01.03.1998 - 00:00 | Son Güncellenme:
Zeliha Midilli
Bugünlerde aylaklığa övgüler düzüyorum. Aylaklık yaptığımdan değil, aylaklığı özlediğimden, hem de çok. Bertrand Russell'ın "Aylaklığa Övgü" kitabını yeniden elime aldım. Aslında sıkıcı bir kitap ama olsun, adı yeter. Hem Russel'ın çok güzel önerileri var. Mesela şuna bayılıyorum: "Çalışma saatleri günde dört saat olmalı". Bana kalsa daha da az olmalı, hatta iki gün çalışıp beş gün yatmalı ya da bir ay çalışıp üç ay canının istediği yapmalı, falan... Ama Russell'ın önerisine de şimdilik fitim.
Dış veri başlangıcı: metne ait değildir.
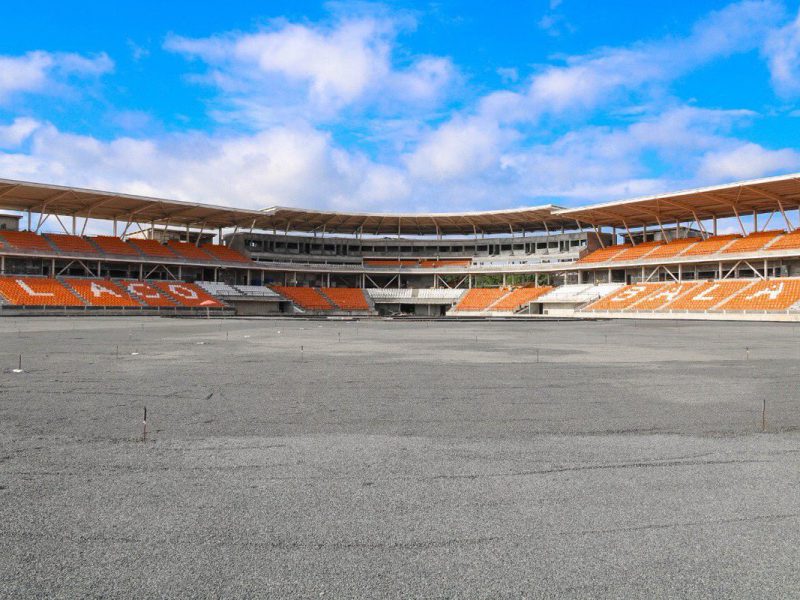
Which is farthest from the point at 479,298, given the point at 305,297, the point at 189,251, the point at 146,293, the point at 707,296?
the point at 146,293

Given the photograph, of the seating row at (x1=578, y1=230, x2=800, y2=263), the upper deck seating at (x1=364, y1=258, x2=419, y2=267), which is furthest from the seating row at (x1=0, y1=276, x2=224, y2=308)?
the seating row at (x1=578, y1=230, x2=800, y2=263)

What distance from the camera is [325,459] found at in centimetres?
690

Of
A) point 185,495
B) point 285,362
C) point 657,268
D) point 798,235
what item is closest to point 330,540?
point 185,495

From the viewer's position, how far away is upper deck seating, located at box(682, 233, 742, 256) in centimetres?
6488

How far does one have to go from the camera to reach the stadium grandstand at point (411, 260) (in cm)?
5831

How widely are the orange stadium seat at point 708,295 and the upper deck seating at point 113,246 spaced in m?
59.8

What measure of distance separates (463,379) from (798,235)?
2384 inches

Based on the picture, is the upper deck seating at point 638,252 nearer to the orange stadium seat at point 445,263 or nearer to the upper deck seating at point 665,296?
the upper deck seating at point 665,296

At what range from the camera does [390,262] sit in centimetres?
8931

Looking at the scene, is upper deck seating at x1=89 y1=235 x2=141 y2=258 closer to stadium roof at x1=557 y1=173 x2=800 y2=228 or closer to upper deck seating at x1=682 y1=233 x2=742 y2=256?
stadium roof at x1=557 y1=173 x2=800 y2=228

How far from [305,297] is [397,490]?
72.4 meters

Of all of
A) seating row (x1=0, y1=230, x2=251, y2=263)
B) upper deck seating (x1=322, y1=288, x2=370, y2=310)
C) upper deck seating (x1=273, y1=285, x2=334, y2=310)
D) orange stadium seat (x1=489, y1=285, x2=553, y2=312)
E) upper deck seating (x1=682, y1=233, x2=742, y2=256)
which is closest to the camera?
seating row (x1=0, y1=230, x2=251, y2=263)

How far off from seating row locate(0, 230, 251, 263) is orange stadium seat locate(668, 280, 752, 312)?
54.0 metres

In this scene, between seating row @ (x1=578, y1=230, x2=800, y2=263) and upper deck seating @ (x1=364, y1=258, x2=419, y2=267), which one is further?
upper deck seating @ (x1=364, y1=258, x2=419, y2=267)
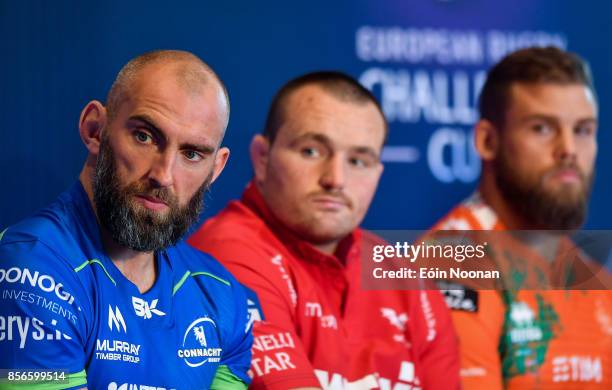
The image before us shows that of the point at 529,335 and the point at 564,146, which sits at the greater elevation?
the point at 564,146

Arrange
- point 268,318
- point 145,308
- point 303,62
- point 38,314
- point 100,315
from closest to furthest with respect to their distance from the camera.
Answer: point 38,314
point 100,315
point 145,308
point 268,318
point 303,62

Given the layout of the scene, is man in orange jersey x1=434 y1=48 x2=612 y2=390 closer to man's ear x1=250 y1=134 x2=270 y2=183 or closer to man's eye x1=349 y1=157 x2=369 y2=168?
man's eye x1=349 y1=157 x2=369 y2=168

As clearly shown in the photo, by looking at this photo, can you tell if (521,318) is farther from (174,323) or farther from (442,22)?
(174,323)

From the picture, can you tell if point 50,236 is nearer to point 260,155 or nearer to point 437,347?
point 260,155

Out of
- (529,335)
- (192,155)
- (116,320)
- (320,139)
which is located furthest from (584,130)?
(116,320)

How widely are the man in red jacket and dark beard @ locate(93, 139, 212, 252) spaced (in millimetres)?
554

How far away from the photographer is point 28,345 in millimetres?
1723

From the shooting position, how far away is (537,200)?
3143 millimetres

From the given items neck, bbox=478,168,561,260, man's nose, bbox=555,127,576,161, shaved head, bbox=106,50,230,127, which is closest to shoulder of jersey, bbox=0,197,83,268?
shaved head, bbox=106,50,230,127

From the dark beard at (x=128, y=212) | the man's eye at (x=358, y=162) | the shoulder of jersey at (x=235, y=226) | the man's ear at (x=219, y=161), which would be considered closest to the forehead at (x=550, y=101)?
the man's eye at (x=358, y=162)

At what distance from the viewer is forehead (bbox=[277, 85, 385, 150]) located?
2.68 m

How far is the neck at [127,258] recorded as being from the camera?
194 cm

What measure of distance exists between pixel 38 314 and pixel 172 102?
1.68 feet

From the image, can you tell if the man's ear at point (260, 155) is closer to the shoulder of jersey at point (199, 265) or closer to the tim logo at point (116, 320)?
the shoulder of jersey at point (199, 265)
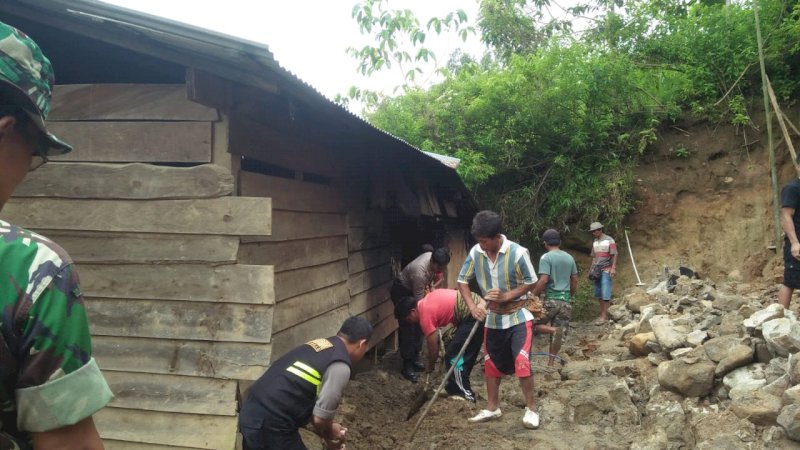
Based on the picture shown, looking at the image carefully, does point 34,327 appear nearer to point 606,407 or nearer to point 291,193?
point 291,193

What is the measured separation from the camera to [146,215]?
3.88m

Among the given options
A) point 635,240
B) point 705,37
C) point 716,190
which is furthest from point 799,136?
point 635,240

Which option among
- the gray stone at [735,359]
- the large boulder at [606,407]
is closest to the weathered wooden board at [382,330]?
the large boulder at [606,407]

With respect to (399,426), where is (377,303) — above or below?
above

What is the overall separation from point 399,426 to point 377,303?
2.27 meters

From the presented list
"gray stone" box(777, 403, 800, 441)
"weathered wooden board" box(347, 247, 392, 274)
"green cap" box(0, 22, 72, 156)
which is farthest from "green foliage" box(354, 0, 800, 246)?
"green cap" box(0, 22, 72, 156)

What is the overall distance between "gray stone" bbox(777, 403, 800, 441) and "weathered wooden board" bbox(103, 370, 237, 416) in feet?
12.3

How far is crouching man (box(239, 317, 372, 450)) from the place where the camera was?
131 inches

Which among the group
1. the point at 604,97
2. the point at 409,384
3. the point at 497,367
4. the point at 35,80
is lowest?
the point at 409,384

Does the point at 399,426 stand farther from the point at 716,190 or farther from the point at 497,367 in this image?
the point at 716,190

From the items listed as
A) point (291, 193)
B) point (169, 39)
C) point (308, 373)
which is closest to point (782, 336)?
point (308, 373)

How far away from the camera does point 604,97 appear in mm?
12609

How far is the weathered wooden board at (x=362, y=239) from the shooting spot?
6578 mm

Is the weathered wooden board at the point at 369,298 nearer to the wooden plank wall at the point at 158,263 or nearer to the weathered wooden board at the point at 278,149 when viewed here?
the weathered wooden board at the point at 278,149
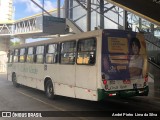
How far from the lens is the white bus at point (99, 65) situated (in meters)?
10.2

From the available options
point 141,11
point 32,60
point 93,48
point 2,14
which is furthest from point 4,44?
point 93,48

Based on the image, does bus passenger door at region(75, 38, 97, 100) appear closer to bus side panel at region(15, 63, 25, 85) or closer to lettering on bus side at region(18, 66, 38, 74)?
lettering on bus side at region(18, 66, 38, 74)

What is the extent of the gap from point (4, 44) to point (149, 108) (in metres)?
88.8

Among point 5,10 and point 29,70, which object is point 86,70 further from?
point 5,10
Oysa biz ne yapıyoruz? Dünyada çalışma hayatından başka bir şey yokmuş gibi yaşıyoruz. Her şeyimiz ona göre programlanıyor. Hayatımızın odağı iş. Ertesi günü işte zinde olmak için güzel gece programlarını bile iptal ediyoruz. Yorgun argın eve gidiyor, karnımızı doyurmak için alelalece bir şeyler yapıp yiyor (zevkli yemekler yapmayı bile unuttuk, onun yerine yemek dergilerindeki yemekleri seyredip iç geçiriyoruz), biraz televizyonu zaplıyor, sonra da yatıp uyuyoruz. Hayata bakın...
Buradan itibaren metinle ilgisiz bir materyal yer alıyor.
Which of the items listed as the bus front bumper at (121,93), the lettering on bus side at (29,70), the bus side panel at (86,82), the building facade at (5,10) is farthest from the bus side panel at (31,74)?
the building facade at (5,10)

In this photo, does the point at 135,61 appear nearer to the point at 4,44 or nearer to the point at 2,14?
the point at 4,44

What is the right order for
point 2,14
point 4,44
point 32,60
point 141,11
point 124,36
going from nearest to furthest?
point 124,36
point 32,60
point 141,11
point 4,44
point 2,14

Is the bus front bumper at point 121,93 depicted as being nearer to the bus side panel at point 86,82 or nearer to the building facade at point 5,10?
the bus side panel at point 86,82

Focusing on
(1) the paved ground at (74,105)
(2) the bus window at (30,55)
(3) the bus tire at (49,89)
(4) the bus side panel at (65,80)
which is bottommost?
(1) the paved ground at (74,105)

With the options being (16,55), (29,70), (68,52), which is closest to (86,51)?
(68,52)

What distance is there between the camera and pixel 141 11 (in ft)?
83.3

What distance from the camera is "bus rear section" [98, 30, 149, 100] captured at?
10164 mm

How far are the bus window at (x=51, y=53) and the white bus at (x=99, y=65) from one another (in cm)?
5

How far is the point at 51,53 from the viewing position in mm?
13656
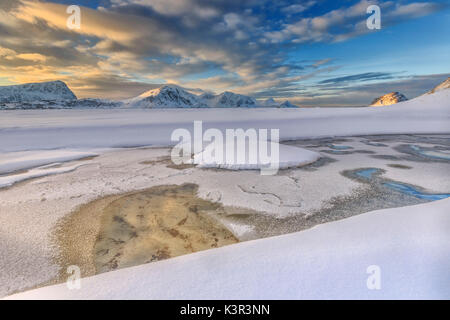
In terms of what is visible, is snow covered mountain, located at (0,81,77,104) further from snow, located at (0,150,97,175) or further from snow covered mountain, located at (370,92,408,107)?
snow covered mountain, located at (370,92,408,107)

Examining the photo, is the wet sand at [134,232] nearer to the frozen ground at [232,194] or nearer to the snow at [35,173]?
the frozen ground at [232,194]

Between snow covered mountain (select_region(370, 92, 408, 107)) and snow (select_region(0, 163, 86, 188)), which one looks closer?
snow (select_region(0, 163, 86, 188))

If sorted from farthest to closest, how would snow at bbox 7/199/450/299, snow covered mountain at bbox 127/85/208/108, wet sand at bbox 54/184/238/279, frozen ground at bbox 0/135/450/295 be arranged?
snow covered mountain at bbox 127/85/208/108 → frozen ground at bbox 0/135/450/295 → wet sand at bbox 54/184/238/279 → snow at bbox 7/199/450/299

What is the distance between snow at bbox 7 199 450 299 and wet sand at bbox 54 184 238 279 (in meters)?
0.54

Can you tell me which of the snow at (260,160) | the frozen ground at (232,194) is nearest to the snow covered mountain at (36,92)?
the frozen ground at (232,194)

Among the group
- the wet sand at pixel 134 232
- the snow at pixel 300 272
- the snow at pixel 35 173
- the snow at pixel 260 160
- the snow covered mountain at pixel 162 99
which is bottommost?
the wet sand at pixel 134 232

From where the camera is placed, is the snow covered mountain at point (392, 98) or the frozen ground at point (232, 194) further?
the snow covered mountain at point (392, 98)

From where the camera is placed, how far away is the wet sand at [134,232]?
2.42 meters

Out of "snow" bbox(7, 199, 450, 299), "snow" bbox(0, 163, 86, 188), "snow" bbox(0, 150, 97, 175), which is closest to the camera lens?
"snow" bbox(7, 199, 450, 299)

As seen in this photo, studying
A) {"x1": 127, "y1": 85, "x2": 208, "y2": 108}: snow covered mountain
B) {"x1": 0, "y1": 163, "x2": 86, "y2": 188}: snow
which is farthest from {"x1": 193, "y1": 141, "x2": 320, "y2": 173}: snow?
{"x1": 127, "y1": 85, "x2": 208, "y2": 108}: snow covered mountain

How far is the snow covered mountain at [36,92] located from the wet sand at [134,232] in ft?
470

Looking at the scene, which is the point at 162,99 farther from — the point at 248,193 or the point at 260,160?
the point at 248,193

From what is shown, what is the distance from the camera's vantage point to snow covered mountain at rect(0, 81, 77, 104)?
408 feet

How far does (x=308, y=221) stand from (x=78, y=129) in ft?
43.8
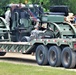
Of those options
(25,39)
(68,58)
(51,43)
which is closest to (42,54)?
(51,43)

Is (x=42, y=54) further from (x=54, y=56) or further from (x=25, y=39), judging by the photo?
(x=25, y=39)

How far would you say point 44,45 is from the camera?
18828 mm

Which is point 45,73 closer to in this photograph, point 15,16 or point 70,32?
point 70,32

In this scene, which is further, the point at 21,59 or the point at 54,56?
the point at 21,59

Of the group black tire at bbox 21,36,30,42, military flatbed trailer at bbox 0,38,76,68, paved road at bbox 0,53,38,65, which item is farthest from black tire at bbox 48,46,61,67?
black tire at bbox 21,36,30,42

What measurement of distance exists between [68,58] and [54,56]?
3.18 ft

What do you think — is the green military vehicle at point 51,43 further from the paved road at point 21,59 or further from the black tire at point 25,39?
the paved road at point 21,59

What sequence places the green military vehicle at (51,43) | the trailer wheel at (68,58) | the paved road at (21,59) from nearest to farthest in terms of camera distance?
1. the trailer wheel at (68,58)
2. the green military vehicle at (51,43)
3. the paved road at (21,59)

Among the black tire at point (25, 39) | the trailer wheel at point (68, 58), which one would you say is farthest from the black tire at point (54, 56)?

Hatta bazıları tatil bile yapmıyor ya da yaptırılmıyor. Bazı yöneticiler elemanlarının tatile çıkmasına hoş gözle bakmıyor. Oysa batıda insanlar verimli olsunlar diye (bu noktada bile iş düşünülüyor), elemanlar zorla tatile gönderiliyor.
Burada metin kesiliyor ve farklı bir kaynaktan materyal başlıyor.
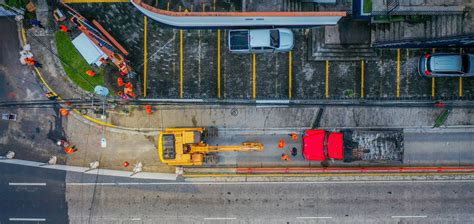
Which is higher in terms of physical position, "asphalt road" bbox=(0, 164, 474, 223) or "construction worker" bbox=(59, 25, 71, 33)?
"construction worker" bbox=(59, 25, 71, 33)

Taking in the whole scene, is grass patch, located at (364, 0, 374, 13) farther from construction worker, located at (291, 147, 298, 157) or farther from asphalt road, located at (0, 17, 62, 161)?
asphalt road, located at (0, 17, 62, 161)

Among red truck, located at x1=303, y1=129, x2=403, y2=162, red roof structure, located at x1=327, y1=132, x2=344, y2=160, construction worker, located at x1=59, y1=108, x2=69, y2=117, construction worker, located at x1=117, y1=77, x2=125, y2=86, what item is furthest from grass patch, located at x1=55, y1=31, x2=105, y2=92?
red roof structure, located at x1=327, y1=132, x2=344, y2=160

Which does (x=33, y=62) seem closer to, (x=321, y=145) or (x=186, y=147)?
(x=186, y=147)

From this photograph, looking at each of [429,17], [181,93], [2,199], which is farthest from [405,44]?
[2,199]

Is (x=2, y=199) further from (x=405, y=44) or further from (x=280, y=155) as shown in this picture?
(x=405, y=44)

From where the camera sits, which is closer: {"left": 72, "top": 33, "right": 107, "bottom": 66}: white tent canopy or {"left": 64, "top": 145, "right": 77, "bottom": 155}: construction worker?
{"left": 72, "top": 33, "right": 107, "bottom": 66}: white tent canopy

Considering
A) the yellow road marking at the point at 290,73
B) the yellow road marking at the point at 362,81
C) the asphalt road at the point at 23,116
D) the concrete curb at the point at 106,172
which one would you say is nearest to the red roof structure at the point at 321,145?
the yellow road marking at the point at 290,73
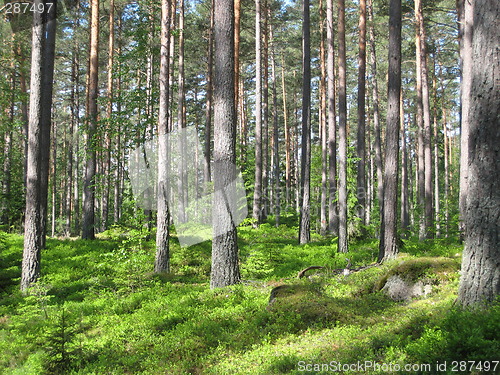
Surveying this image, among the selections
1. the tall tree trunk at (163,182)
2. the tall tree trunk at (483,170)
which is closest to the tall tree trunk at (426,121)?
the tall tree trunk at (163,182)

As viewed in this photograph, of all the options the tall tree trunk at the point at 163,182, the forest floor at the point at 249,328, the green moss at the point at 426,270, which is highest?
the tall tree trunk at the point at 163,182

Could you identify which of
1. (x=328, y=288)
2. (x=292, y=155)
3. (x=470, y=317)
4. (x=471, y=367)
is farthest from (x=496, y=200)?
(x=292, y=155)

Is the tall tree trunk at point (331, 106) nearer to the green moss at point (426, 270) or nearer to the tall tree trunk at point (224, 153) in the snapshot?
the green moss at point (426, 270)

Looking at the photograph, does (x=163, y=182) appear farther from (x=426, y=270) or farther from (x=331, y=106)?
(x=331, y=106)

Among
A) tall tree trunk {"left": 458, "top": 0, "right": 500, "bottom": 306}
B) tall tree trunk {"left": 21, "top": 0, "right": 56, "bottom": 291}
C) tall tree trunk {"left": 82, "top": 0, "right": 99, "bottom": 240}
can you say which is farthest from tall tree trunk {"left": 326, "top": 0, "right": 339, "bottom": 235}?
tall tree trunk {"left": 21, "top": 0, "right": 56, "bottom": 291}

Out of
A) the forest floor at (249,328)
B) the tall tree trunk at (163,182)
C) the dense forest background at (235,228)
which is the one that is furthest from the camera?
the tall tree trunk at (163,182)

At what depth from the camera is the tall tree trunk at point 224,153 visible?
25.8ft

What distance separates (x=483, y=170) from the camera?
448 cm

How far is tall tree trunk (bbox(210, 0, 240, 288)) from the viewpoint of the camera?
7871 millimetres

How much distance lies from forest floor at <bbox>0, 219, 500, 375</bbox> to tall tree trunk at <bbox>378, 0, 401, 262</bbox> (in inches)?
22.8

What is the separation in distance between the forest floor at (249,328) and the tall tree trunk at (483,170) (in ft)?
1.69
Russell bakın aylaklık konusunda neler demiş:
"Uygarlık için boş vakit şarttır. Boş vaktin akıllıca kullanılması ise bir uygarlık ve eğitim sonucudur. Bütün ömrünce çok çalışmış bir insan birdenbire boş kalsa sıkılır. Ama önemli miktarda boş vakti olmayan insan da en iyi şeylerin bir çoğundan yoksun kalır.
Çocuklar kadar büyüklerin de oyuna, yani zaman zaman o anda vereceği zevkten başka hiçbir amaç taşımayan eylemlere ihtiyaçları vardır. (...)
Hiç kimsenin dört saatten fazla çalışmak zorunda kalmayacağı bir dünyada, sinir bozukluğu, yorgunluk, bıkkınlık, hazımsızlık yerine mutluluk olacak, yaşama sevinci bulunacaktır. (...)
Şimdiye kadar hep, tıpkı makinelerin bulunmadığı zamanlarda olduğu gibi, bütün enerjimizi ortaya koymayı sürdürdük, yaptığımız budalalıktı ama sonuna kadar da budalalıkta diretme için ortada hiçbir neden yok."
Hay ağzına ve kalemine sağlık Russell. Ama seni dinleyen kim? Senden sonra biz daha da azıttık. Örneğin bilgi çağı diye, bilgi en önemli şeydir diye tutturduk. Tabii ki bundan kastımız bilimsel bilgi. Boş zamanlarımızda bile bilimsel bilgi peşindeyiz. Ama bunlar hayatımızı güzelleştiren, kişisel mutluluğumuza katkıda bulunan bilgiler mi? Tabii ki hayır. Boş vakitlerimizin azlığı, bizi yararsız bilgi dediğimiz ama aslında bizi mutlu edecek bilgileri edinmekten de mahrum bırakıyor.
Russell yararsız bilgiye şöyle bir örnek de vermiş; "Yararsız bilgiler, her şeyi daha tatlı kılar. Şeftali ile kayısının ilk olarak Çin'de Han sülalesinin ilk dönemlerinde yetiştirildiğini, Büyük Kral Kaniska'nın aldığı Çinli tutsakların bunları Hindistan'a soktuğunu, zerdali ile kayısının oradan da İran'a yayılarak İsa'dan sonra birinci yüzyılda Roma İmparatorluğu'na ulaştığını, kayısı erken olgunlaşan bir meyva olduğu için apricot (kayısı) kelimesinin 'precocious' (erken gelişmiş) ile aynı Latince kökenden geldiğini, apricot kelimesinin başındaki "A" harfinin yanlışlıkla bir etimoloji hatası olarak eklendiğini öğrendiğimden beri, kayısı ve zerdaliden daha çok zevk alıyorum. Bütün bu bilgiler bu meyveyi benim için daha lezzetli hale getiriyor."
Doğrusu benim için de aynı şey geçerli. Bunun için aylaklığı özlüyorum. Aaa, bu arada saat oniki olmuş. Sabah erken kalkmam lazım!